=== What you have to do ===
Entries in the following listing are to be copied exactly as they stand.

=== Available data ===
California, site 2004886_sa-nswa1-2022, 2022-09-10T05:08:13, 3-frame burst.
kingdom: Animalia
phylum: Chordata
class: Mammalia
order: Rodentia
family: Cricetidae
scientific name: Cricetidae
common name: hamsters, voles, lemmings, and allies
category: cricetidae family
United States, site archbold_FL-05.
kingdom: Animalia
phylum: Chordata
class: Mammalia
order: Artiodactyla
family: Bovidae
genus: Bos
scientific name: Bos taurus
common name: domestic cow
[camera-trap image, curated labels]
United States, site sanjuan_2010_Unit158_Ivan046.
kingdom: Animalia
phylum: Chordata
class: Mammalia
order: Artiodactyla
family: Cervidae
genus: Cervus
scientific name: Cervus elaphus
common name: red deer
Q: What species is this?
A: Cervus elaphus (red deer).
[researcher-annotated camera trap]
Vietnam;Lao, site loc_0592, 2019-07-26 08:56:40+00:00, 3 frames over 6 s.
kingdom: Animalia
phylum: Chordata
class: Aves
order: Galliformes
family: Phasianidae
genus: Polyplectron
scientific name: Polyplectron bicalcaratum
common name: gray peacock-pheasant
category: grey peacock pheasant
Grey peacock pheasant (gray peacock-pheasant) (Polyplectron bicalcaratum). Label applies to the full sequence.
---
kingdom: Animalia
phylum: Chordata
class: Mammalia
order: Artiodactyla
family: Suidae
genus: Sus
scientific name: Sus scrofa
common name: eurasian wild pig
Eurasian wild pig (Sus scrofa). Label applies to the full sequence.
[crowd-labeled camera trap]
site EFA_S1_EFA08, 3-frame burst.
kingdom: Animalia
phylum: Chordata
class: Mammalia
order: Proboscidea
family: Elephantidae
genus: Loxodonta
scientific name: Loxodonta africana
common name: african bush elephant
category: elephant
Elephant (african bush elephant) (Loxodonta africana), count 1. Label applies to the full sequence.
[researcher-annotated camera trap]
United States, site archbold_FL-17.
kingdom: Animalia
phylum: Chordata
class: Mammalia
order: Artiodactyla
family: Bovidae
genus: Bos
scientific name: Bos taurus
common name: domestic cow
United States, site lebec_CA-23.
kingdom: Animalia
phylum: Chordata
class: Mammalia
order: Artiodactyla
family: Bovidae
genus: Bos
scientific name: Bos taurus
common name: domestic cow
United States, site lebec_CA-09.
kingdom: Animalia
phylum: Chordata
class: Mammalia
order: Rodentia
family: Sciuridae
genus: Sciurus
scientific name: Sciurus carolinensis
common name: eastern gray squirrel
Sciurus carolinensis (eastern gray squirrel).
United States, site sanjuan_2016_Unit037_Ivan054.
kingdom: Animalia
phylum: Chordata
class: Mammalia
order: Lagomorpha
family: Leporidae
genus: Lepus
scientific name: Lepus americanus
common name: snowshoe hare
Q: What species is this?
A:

=== Answer to the exercise ===
California, site 2004886_sa-nswa1-2022, 2022-09-10T05:08:13, 3-frame burst.
kingdom: Animalia
phylum: Chordata
class: Mammalia
order: Rodentia
family: Cricetidae
scientific name: Cricetidae
common name: hamsters, voles, lemmings, and allies
category: cricetidae family
United States, site archbold_FL-05.
kingdom: Animalia
phylum: Chordata
class: Mammalia
order: Artiodactyla
family: Bovidae
genus: Bos
scientific name: Bos taurus
common name: domestic cow
[camera-trap image, curated labels]
United States, site sanjuan_2010_Unit158_Ivan046.
kingdom: Animalia
phylum: Chordata
class: Mammalia
order: Artiodactyla
family: Cervidae
genus: Cervus
scientific name: Cervus elaphus
common name: red deer
Q: What species is this?
A: Cervus elaphus (red deer).
[researcher-annotated camera trap]
Vietnam;Lao, site loc_0592, 2019-07-26 08:56:40+00:00, 3 frames over 6 s.
kingdom: Animalia
phylum: Chordata
class: Aves
order: Galliformes
family: Phasianidae
genus: Polyplectron
scientific name: Polyplectron bicalcaratum
common name: gray peacock-pheasant
category: grey peacock pheasant
Grey peacock pheasant (gray peacock-pheasant) (Polyplectron bicalcaratum). Label applies to the full sequence.
---
kingdom: Animalia
phylum: Chordata
class: Mammalia
order: Artiodactyla
family: Suidae
genus: Sus
scientific name: Sus scrofa
common name: eurasian wild pig
Eurasian wild pig (Sus scrofa). Label applies to the full sequence.
[crowd-labeled camera trap]
site EFA_S1_EFA08, 3-frame burst.
kingdom: Animalia
phylum: Chordata
class: Mammalia
order: Proboscidea
family: Elephantidae
genus: Loxodonta
scientific name: Loxodonta africana
common name: african bush elephant
category: elephant
Elephant (african bush elephant) (Loxodonta africana), count 1. Label applies to the full sequence.
[researcher-annotated camera trap]
United States, site archbold_FL-17.
kingdom: Animalia
phylum: Chordata
class: Mammalia
order: Artiodactyla
family: Bovidae
genus: Bos
scientific name: Bos taurus
common name: domestic cow
United States, site lebec_CA-23.
kingdom: Animalia
phylum: Chordata
class: Mammalia
order: Artiodactyla
family: Bovidae
genus: Bos
scientific name: Bos taurus
common name: domestic cow
United States, site lebec_CA-09.
kingdom: Animalia
phylum: Chordata
class: Mammalia
order: Rodentia
family: Sciuridae
genus: Sciurus
scientific name: Sciurus carolinensis
common name: eastern gray squirrel
Sciurus carolinensis (eastern gray squirrel).
United States, site sanjuan_2016_Unit037_Ivan054.
kingdom: Animalia
phylum: Chordata
class: Mammalia
order: Lagomorpha
family: Leporidae
genus: Lepus
scientific name: Lepus americanus
common name: snowshoe hare
Q: What species is this?
A:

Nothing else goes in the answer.